What needs to be done. Would you print every line of the following material word for word, without changing anything?

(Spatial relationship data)

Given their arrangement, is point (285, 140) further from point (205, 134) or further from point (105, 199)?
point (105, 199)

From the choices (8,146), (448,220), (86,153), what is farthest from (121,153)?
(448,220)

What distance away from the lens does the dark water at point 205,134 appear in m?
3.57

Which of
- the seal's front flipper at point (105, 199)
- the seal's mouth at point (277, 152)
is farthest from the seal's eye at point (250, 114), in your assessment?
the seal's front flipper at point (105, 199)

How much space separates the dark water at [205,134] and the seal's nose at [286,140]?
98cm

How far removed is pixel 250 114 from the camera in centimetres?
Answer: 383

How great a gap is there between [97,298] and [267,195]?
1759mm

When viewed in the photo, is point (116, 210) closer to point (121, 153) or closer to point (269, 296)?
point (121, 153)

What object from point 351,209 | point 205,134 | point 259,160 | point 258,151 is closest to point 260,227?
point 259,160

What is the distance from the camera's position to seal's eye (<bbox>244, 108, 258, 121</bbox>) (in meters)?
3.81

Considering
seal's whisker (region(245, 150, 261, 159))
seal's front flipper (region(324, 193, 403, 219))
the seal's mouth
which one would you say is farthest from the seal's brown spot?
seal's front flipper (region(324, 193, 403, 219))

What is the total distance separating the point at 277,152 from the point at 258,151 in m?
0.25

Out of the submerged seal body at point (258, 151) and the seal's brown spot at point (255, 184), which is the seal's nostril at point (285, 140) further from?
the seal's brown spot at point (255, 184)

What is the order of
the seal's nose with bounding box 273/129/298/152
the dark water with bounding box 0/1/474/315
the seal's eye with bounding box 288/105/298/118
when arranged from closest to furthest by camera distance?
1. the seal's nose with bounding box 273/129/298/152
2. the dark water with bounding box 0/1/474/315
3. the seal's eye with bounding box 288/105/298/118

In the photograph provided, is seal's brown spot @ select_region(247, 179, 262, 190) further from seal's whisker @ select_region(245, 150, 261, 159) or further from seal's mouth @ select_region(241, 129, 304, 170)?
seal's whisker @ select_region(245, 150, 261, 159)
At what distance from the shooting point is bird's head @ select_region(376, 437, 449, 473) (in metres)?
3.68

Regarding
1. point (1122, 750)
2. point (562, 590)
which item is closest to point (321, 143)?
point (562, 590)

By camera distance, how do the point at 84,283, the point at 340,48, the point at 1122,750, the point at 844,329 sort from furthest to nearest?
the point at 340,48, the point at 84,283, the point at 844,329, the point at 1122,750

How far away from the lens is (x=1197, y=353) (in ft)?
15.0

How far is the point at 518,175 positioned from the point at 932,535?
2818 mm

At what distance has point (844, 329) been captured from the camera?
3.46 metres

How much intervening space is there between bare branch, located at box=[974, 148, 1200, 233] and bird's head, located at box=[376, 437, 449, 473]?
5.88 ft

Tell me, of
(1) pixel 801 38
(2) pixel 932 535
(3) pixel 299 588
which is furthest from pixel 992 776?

Exercise solution.
Given their arrangement, is point (285, 140) further from point (205, 134) or further from point (105, 199)?
point (105, 199)

From the choices (8,146), (448,220), (86,153), what is farthest from (121,153)?
(448,220)

What distance away from the lens does the dark water at point 205,134 appear in m?
3.57

Which of
- the seal's front flipper at point (105, 199)
- the seal's mouth at point (277, 152)
is farthest from the seal's eye at point (250, 114), in your assessment?
the seal's front flipper at point (105, 199)

How much space separates the dark water at [205,134] and the seal's nose at [286,140]?
98cm

How far removed is pixel 250 114 from the camera in centimetres?
Answer: 383

How great a gap is there between [97,298] and [267,195]?
1759mm

When viewed in the photo, is point (116, 210) closer to point (121, 153) or closer to point (269, 296)?
point (121, 153)

What object from point 351,209 | point 205,134 | point 259,160 | point 258,151 is closest to point 260,227?
point 259,160

What is the distance from the camera's position to seal's eye (<bbox>244, 108, 258, 121</bbox>) (in meters)?
3.81

Considering
seal's whisker (region(245, 150, 261, 159))
seal's front flipper (region(324, 193, 403, 219))
the seal's mouth
which one would you say is farthest from the seal's brown spot?
seal's front flipper (region(324, 193, 403, 219))

What is the total distance separating the point at 277,152 from the point at 258,151 in m?
0.25

Out of the submerged seal body at point (258, 151) and the seal's brown spot at point (255, 184), which is the seal's nostril at point (285, 140) further from?
the seal's brown spot at point (255, 184)

What is the order of
the seal's nose with bounding box 273/129/298/152
the dark water with bounding box 0/1/474/315
the seal's eye with bounding box 288/105/298/118
when arranged from closest to furthest by camera distance?
1. the seal's nose with bounding box 273/129/298/152
2. the dark water with bounding box 0/1/474/315
3. the seal's eye with bounding box 288/105/298/118

In the photograph provided, is seal's brown spot @ select_region(247, 179, 262, 190) further from seal's whisker @ select_region(245, 150, 261, 159) or further from seal's mouth @ select_region(241, 129, 304, 170)?
seal's whisker @ select_region(245, 150, 261, 159)
At what distance from the shooting point is bird's head @ select_region(376, 437, 449, 473) (in metres)?
3.68

Regarding
1. point (1122, 750)
2. point (562, 590)
which item is closest to point (321, 143)?
point (562, 590)

By camera distance, how do the point at 84,283, the point at 340,48, the point at 1122,750, the point at 844,329 sort from furthest to nearest?
the point at 340,48, the point at 84,283, the point at 844,329, the point at 1122,750

How far away from the lens is (x=1197, y=353) (in ft)?
15.0

How far is the point at 518,175 positioned from the point at 932,535?
2818 mm

At what distance has point (844, 329) been captured from the camera?
3.46 metres

How much intervening space is there between bare branch, located at box=[974, 148, 1200, 233] and bird's head, located at box=[376, 437, 449, 473]?
5.88 ft

Tell me, of
(1) pixel 801 38
(2) pixel 932 535
(3) pixel 299 588
which is furthest from pixel 992 776?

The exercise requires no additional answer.